In life, you encounter events that force you to suspend other activities and respond to them immediately. In Java, events represent all activity that goes on between the user and the application. Java's Abstract Windowing Toolkit (AWT) communicates these actions to the programs using events.
Components of an Event: Can be put under the following categories.
1. Event Object: When the user interacts with the application by clicking a mouse button or pressing a key an event is generated. The Operating System traps this event and the data associated with it. For example, info about time at which the event occurred, the event types (like keypress or mouse click). This data is then passed on to the application to which the event belongs. In Java, events are represented by objects, which describe the events themselves.
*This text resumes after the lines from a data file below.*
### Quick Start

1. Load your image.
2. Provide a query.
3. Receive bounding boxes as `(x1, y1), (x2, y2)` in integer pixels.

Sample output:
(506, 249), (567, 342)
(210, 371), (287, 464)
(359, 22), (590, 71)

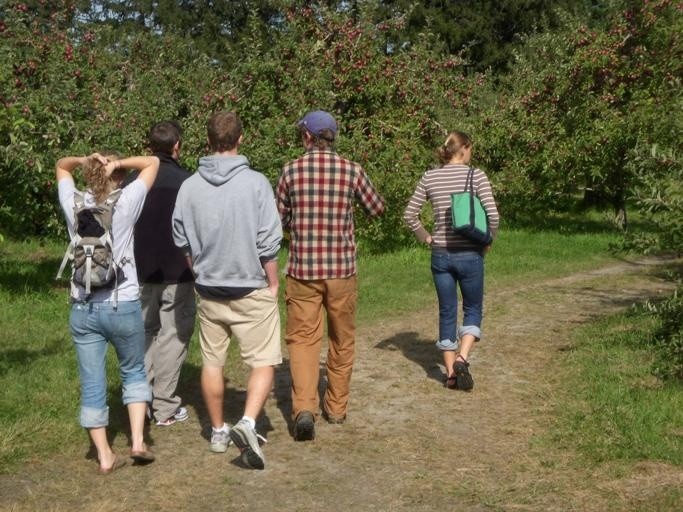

And Java has a number of classes that describe and handle different categories of events.
2. Event Source: An event source is the object that generated the event. Example if you click a button an ActionEvent Object is generated. The object of the ActionEvent class contains information about the event.
3. Event-Handler: Is a method that understands the event and processes it. The event-handler method takes the Event object as a parameter. Java uses Event-Delegation Model :with JDK1.1 onwards; you can specify the objects that are to be notified when a specific event occurs. If the event is irrelevant, it is discarded. The four main components based on this model are Event classes, Event Listeners, Explicit event handling and Adapters. Let us take a closer look at them one by one.
Event Classes: The EventObject class is at the top of the event class hierarchy. It belongs to the java.util package. While most of the other event classes are present in java.awt.event package. The getSource() method of the EventObject class returns the object that initiated the event. The getId () method returns the nature of the event. For example, if a mouse event occurs, you can find out whether the event was click, a press, a move or release from the event object. AWT provides two conceptual types of events: Semantic and low-level events.